The primary promotion is quite easy; you need go to the primary node and run the following command:
$ drbdadm primary rpgdata0
Now the server on which you run this command becomes the master of the replication server, and you can create the PV on that new device. So, on the master node, you need to run the following command:
$ pvcreate /dev/drbd0 Physical volume "/dev/drbd0" successfully created
Create your VG, which, in this example, will be secured_vg_pg
:
$ vgcreate secured_vg_pg /dev/drbd0 Volume group "secured_vg_pg" successfully creatced
Finally, it is possible to create an LV on that PV using the following command:
$ lvcreate -L 6G -n secured_lv_pg secured_vg_pg
In this example, we reserved a space for snapshots; so, if you ever want one, you have enough space for that. Finally, it is possible to set up the filesystem.

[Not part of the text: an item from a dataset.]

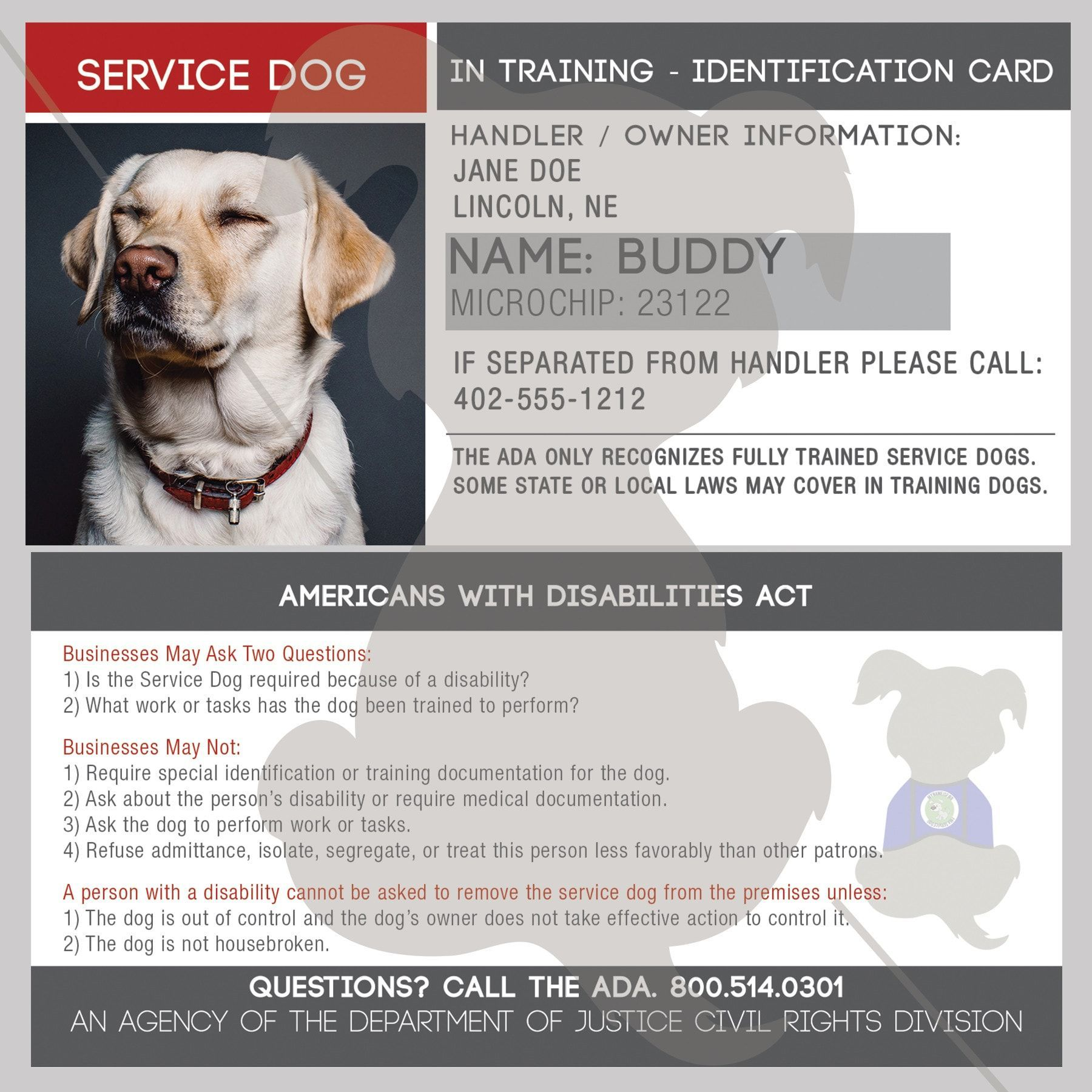 Id Card Service Dog In Training Therapy Dogs Emotional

Now it is important to check whether the DRBD service is disabled from the startup and shutdown lists because this service will be managed directly from Pacemaker. Once you disable the service, it is possible to create the filesystem on the new device but before that, it is important to do the following:
You can create your own mountpoint, but this step-by-step installation will use /db/pgdata
:
$ mkdir -p -m 0700 /db/pgdata
Now, there are different filesystems supported by most of the distributions; RedHat 6.0 completely supports XFS. XFS has an important feature that permits parallel access to the filesystem. It supports parallel read/write. XFS allows us to write the same files from multiple threads concurrently; this, obviously, is a big improvement for a large database table, and it also reduces the contention on filesystems.
To install XFS and the relative utils, use the following command:
$ yum install xfsprogs
Once installed and available, you can format the logical volume using the following command:
$ mkfs.xfs /dev/secured_vg_pg/secured_lv_pg
Now you can mount the filesystem using the following command:
$ mount -t xfs -o noatime,nodiratime,attr2 /dev/secured_vg_pg/secured_lv_pg /db/pgdata
Everything can be changed to your PostgreSQL process owner, usually postgres
:
$ chown postgres:postgres /db/pgdata $ chmod 0700 /db/pgdata
Now the filesystem is mounted, formatted, and ready for PostgreSQL.
Pacemaker makes DRBD extremely powerful in a really wide variety of scenarios. There are some attention points that have already been discussed when we presented Pacemaker/Corosync. These points are as follows:
As discussed earlier in this chapter, it is really important to avoid split-brain scenarios and STONITH death matches. Just as a reminder, to disable STONITH, you can run the following command:
$ crm configure property stonith-enabled="false"
Since this again is a two-node cluster, it is strongly recommended that you disable Quorum. The command that permits us to do this is as follows:
$ crm configure property no-quorum-policy=ignore
Now, it is preferred that stickiness be enabled. This argument has been discussed earlier in the chapter. Anyway, as a quick reminder, we can say that, by enabling stickiness, we have a guarantee of a preferred node over another. This will help you to keep your cluster on one side and have a preferred site where everything should run. The command for this is as follows:
$ crm configure property default-resource-stickiness="100"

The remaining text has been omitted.